Il n'y a pas de réponse unique, cela dépend du profil de la course et de vos préférences. Les flasques (2x500ml ou 2x600ml) sont souvent privilégiées pour leur facilité de remplissage aux ravitaillements et la possibilité de varier les boissons (eau/boisson d'effort). La poche à eau (1.5L à 2L) est intéressante pour les très longues sections sans point d'eau ou par forte chaleur. Certains coureurs combinent même les deux : une poche à eau remplie d'eau pure et une flasque pour la boisson énergétique.
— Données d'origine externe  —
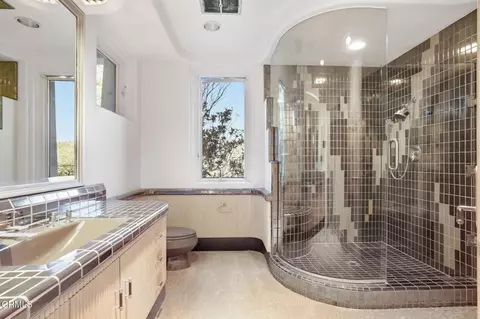 Bath - Undisclosed, Oak View, CA 93022 photo 1 of 5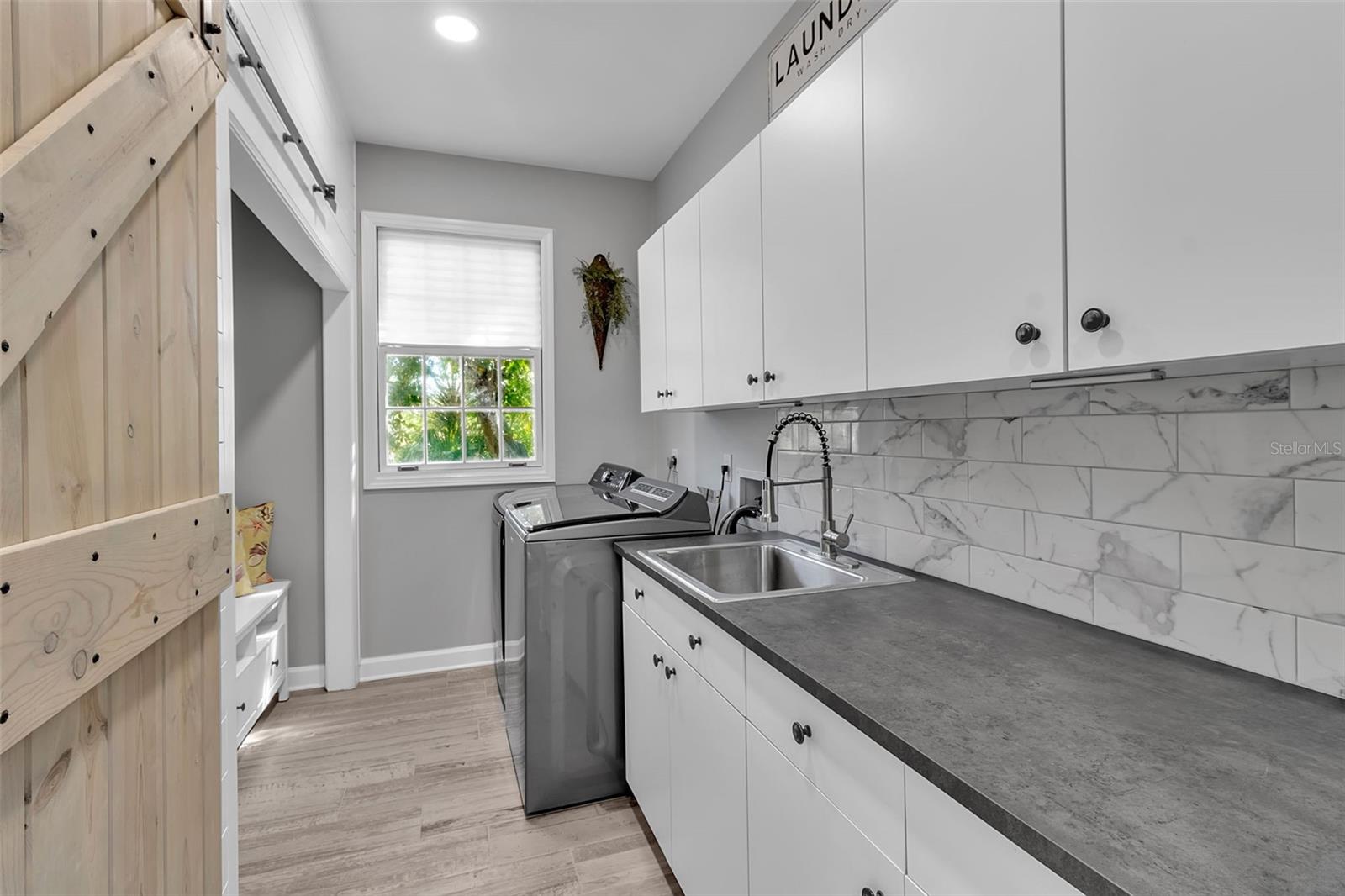 156 BISHOPS COURT RD — photo 39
❓ Comment ranger ses bâtons de trail sur le gilet ?

La plupart des gilets de trail modernes proposent des systèmes de portage pour les bâtons. Les options les plus courantes sont : à l'arrière à l'horizontale, à l'arrière à la verticale dans un carquois, ou à l'avant à la verticale le long des bretelles. Testez les différentes options à l'entraînement pour trouver celle qui vous permet de ranger et sortir vos bâtons le plus rapidement possible et sans gêne.

❓ À quelle fréquence et comment nettoyer son gilet de trail ?

Idéalement, il faut rincer son gilet à l'eau claire après chaque sortie longue pour enlever la sueur et le sel, qui peuvent dégrader les matériaux. Pour un nettoyage en profondeur, lavez-le à la main à l'eau tiède avec un savon doux. Évitez absolument la machine à laver et le sèche-linge qui endommageraient les tissus élastiques et les enductions. Laissez-le sécher complètement à l'air libre, à l'abri du soleil direct.

❓ Faut-il avoir un gilet différent pour chaque distance de course ?

Ce n'est pas une obligation, mais c'est fortement recommandé si vous pratiquez des distances très variées. Un gilet de 8-10L est très polyvalent, mais il sera trop grand pour un trail de 20 km et potentiellement trop juste pour un ultra de 170 km. Avoir au moins deux gilets (un petit de 3-5L et un plus grand de 10-12L) permet de s'adapter à 95% des situations de manière optimale.

❓ Comment savoir si mon gilet est bien ajusté ? Quelle est la bonne tension ?

Un gilet bien ajusté doit faire corps avec vous, sans vous comprimer la cage thoracique. Une fois chargé, vous devez pouvoir respirer profondément sans sentir de restriction. Serrez les sangles latérales pour qu'il n'y ait pas de jeu, puis ajustez les sangles pectorales. Une bonne astuce est de pouvoir passer deux doigts (mais pas plus) entre une bretelle et votre épaule. Le gilet ne doit absolument pas sautiller lorsque vous courez.